Goal>
Pick out each line of the data below that contains the word "tail", and copy every one of those lines in full.

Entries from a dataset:
- - -

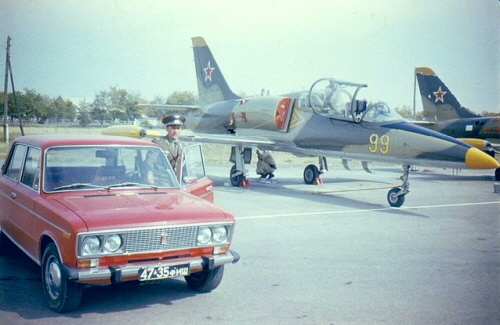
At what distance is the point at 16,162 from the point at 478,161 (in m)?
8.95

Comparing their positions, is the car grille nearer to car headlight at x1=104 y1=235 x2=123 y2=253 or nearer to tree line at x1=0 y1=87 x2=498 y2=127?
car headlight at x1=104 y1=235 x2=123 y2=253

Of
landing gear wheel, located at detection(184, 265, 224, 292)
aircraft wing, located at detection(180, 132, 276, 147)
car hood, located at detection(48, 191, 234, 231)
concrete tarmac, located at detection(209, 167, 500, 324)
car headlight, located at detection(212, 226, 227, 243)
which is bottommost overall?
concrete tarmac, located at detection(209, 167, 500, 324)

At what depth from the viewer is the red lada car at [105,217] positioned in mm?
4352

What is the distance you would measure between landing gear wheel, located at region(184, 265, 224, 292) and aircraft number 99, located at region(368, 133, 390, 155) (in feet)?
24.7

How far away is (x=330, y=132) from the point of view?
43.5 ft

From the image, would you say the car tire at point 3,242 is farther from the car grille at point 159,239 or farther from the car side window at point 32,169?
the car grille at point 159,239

- - -

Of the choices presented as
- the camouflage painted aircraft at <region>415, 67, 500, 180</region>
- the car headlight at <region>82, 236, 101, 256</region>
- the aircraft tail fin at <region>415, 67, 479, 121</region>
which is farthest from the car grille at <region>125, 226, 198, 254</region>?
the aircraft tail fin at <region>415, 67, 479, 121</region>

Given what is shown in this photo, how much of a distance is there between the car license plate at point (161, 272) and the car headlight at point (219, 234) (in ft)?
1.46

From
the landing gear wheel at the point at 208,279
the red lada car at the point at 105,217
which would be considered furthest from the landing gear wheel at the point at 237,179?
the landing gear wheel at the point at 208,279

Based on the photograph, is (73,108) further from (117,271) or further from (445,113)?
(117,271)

- - -

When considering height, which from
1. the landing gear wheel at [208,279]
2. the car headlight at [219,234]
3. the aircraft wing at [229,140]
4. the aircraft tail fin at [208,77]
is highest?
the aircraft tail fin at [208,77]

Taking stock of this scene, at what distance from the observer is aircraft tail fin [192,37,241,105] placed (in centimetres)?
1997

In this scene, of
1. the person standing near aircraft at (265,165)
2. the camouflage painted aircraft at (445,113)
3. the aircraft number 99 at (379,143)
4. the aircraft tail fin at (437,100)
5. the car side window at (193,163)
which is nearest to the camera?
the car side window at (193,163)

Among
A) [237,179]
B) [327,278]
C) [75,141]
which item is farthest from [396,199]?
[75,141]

- - -

Response to the exercise>
- the aircraft tail fin at <region>415, 67, 479, 121</region>
the aircraft tail fin at <region>415, 67, 479, 121</region>
4. the aircraft tail fin at [208,77]
the aircraft tail fin at [208,77]
Taking stock of this scene, at what distance from the observer is aircraft tail fin [192,37,241,105] placed (in centimetres)?
4. the aircraft tail fin at (437,100)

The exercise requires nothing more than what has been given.